The discomfort here is that thought it started with a lot of hype, it seems to have lost steam. You can possibly still download the code from here https://svn.opensymphony.com/svn/sandbox/able but OpenSymphony does not mention this project on their main site.
Also there I read a discussion somewhere that Able might be merged into Appfuse. For lack of other information I am assuming that, that is the case.
So back to Appfuse then
Appfuse : is again an aggregation of open source frameworks. It is an open source project and application that uses open source tools built on the Java platform to help you develop Web applications quickly and efficiently. Appfuse 2.0 version uses mvn to build and deploy.
You can chose the project to use any of the following
- JSF Basic
- Spring MVC Basic
- Struts 2 Basic
- Tapestry Basic
- JSF Modular
- Spring MVC Modular
- Struts 2 Modular
- Tapestry Modular
- Core(backend only)
and each of them can be created using the maven archetype. It would build up the entire structure for you and you can start rolling then on.

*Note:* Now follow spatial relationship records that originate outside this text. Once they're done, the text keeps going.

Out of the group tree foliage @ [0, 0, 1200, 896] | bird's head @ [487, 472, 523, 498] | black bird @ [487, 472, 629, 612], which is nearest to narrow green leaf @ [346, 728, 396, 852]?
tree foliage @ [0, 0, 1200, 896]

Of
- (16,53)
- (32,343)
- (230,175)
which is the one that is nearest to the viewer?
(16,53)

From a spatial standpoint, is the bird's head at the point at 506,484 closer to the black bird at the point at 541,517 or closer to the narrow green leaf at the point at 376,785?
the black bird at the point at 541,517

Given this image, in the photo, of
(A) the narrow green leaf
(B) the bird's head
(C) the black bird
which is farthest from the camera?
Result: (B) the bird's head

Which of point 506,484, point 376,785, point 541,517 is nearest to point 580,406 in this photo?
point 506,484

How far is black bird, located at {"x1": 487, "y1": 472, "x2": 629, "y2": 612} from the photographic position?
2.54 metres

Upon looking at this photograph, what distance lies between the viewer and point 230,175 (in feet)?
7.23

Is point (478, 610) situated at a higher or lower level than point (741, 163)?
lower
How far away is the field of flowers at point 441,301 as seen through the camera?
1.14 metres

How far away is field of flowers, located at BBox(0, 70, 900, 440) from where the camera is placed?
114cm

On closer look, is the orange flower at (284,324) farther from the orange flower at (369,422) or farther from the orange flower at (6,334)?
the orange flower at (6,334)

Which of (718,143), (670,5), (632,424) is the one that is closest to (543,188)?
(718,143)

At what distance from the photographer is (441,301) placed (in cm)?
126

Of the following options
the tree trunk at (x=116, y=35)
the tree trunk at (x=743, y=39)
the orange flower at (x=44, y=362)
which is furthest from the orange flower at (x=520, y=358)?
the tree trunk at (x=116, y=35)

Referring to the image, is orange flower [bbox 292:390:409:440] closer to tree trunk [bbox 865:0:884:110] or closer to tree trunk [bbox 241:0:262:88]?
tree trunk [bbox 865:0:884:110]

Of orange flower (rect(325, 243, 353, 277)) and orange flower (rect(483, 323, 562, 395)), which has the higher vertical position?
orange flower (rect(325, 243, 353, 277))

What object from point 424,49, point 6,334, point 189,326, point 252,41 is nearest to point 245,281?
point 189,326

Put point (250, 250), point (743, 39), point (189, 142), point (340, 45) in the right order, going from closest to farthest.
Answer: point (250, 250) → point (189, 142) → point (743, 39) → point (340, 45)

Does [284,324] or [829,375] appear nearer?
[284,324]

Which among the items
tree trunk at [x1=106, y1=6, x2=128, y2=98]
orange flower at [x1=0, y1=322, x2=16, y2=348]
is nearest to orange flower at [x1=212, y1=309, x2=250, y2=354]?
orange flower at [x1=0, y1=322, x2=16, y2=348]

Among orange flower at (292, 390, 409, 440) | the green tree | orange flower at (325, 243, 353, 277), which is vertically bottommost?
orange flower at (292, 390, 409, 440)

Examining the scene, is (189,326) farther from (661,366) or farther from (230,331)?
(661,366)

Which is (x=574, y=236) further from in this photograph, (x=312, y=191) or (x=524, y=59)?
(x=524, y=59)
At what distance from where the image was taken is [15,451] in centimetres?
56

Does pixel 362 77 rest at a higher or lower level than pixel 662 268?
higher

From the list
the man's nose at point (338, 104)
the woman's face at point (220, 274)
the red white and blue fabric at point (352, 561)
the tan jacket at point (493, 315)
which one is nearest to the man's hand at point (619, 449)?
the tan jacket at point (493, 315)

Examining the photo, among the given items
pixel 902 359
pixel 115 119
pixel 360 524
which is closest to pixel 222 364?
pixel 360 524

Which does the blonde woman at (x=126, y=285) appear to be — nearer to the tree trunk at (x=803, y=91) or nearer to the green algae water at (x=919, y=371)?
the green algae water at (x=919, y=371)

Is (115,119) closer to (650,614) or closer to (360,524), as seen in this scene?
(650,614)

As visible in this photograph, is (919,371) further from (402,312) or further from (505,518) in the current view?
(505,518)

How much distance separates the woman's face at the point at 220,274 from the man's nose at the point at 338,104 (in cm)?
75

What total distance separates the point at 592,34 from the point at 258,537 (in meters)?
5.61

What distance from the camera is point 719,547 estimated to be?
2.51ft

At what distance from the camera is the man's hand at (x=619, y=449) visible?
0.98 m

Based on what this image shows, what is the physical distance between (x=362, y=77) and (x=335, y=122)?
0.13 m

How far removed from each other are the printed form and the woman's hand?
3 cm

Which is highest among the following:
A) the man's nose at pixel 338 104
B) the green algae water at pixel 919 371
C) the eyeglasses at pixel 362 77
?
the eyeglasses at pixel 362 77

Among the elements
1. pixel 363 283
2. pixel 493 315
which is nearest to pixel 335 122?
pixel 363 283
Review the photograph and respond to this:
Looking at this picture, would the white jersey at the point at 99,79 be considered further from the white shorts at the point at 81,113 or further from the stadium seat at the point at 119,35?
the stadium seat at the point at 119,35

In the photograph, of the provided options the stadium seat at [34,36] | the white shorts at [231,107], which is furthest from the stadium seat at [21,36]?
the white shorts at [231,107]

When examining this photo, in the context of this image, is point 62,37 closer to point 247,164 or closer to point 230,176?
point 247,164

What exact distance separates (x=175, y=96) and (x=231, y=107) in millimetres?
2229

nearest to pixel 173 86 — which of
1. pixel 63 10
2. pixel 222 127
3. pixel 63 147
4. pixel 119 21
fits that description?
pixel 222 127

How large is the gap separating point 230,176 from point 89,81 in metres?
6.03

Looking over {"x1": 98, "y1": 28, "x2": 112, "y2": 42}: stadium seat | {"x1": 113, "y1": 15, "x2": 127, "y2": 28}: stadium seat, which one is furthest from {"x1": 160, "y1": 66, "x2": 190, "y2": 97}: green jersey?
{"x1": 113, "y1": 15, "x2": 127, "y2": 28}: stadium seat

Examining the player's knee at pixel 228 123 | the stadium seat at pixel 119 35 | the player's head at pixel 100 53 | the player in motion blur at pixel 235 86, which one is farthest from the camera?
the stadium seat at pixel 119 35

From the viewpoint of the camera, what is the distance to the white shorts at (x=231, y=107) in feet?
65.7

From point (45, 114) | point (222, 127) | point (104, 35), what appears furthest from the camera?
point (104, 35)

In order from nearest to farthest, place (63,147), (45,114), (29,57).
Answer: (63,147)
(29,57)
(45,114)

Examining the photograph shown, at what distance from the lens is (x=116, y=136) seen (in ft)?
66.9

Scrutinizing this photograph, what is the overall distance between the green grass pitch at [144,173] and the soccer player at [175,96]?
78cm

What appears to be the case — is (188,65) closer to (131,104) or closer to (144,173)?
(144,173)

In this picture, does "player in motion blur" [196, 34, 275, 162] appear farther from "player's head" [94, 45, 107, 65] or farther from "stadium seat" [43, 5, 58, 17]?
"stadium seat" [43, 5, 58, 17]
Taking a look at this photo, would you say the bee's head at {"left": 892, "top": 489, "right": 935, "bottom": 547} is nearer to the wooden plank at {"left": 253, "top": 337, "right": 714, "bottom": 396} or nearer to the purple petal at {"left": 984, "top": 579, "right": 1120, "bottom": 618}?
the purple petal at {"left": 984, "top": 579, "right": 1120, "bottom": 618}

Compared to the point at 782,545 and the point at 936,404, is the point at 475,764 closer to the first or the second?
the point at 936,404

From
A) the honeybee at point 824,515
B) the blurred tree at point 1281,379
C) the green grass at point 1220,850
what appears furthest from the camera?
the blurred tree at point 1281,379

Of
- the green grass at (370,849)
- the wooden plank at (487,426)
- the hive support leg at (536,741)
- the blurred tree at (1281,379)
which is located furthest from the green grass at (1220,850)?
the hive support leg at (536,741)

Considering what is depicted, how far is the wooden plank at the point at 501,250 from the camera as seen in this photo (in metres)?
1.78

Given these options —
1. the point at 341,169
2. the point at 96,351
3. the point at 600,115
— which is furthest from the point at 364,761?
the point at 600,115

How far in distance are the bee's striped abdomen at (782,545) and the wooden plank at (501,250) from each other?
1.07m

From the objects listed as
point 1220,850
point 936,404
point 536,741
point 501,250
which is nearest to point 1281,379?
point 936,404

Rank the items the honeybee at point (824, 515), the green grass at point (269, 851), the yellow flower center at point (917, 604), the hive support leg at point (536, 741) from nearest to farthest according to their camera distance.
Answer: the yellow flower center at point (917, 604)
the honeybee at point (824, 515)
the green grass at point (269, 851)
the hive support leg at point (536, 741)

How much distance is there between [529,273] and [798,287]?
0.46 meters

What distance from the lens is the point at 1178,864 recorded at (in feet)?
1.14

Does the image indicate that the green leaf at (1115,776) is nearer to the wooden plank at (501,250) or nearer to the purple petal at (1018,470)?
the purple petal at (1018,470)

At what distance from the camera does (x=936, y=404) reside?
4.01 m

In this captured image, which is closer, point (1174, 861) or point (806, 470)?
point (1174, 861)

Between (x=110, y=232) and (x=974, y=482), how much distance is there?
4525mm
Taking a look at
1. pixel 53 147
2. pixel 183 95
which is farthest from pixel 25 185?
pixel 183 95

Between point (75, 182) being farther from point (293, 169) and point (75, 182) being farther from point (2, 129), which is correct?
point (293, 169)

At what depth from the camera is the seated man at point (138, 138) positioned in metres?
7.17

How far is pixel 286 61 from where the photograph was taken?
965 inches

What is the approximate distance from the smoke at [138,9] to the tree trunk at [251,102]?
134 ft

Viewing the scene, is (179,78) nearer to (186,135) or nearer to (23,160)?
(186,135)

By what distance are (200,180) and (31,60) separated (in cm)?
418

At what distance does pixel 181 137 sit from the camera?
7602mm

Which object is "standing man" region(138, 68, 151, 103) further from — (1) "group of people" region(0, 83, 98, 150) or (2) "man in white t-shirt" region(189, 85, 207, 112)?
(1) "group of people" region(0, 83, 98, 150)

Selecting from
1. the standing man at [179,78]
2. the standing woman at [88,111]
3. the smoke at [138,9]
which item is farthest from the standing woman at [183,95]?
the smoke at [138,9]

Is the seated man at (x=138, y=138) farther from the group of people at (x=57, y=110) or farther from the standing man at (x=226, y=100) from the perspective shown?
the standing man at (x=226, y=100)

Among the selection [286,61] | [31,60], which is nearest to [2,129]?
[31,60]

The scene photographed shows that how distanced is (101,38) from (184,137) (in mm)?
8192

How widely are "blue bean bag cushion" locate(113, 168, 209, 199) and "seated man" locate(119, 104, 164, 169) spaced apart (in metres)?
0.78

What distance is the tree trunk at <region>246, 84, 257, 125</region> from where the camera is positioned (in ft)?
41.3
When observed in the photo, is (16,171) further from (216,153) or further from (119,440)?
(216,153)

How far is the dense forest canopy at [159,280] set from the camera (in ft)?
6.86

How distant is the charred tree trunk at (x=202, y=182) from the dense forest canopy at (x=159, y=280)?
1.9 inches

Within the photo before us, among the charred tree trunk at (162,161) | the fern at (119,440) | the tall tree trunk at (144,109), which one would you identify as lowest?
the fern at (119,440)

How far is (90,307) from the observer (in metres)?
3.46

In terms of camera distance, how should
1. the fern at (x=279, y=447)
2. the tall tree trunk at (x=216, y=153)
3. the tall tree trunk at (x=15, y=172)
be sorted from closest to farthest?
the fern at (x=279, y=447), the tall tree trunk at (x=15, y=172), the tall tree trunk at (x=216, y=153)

The advantage that I see here is that you are not tied to a library which has a lower industry support but you are free to chose between the best Open source frameworks which are available. The skills are easy to get and you have better support.
Take your pick!






Patrick Lightbody said
Regarding Able: you’re right – it pretty much slowed down to a crawl. But it’s coming back. A lot has changed since the last effort, but I think it’s much better now. Feel free to take a look:
http://code.google.com/p/able/
vikashazrati said
Thanks for your comment Patrick, I see that the stack now has Guice and Hibernate along with stripes, DWR and maven. Enough meat for me to look into. Some documentation would help though
Lars Vonk said
Hi Vikas,
If you want to quickstart with a webapp I highly recommend you take a look at Wicket and specifically the Wicket Quickstart: http://wicket.apache.org/quickstart.html. Wicket seamlessly integrates with Spring and Hibernate and the generated Wicket application is runnable using the maven-jetty-plugin.
I wrote a blog about the powerful combination of Maven and Jetty. You can check it out here (http://lvonk.wordpress.com/2008/11/24/maven-and-jetty-a-perfect-fi/) if you are interested.
Lars
vikashazrati said
Hi Lars,
Thanks for your comment. I would definitely look at the wicket option.I read your blog, very nice! BTW, the jumpstart application from Appfuse uses Jetty as the container and you can execute mvn jetty:run-war from your project’s directory.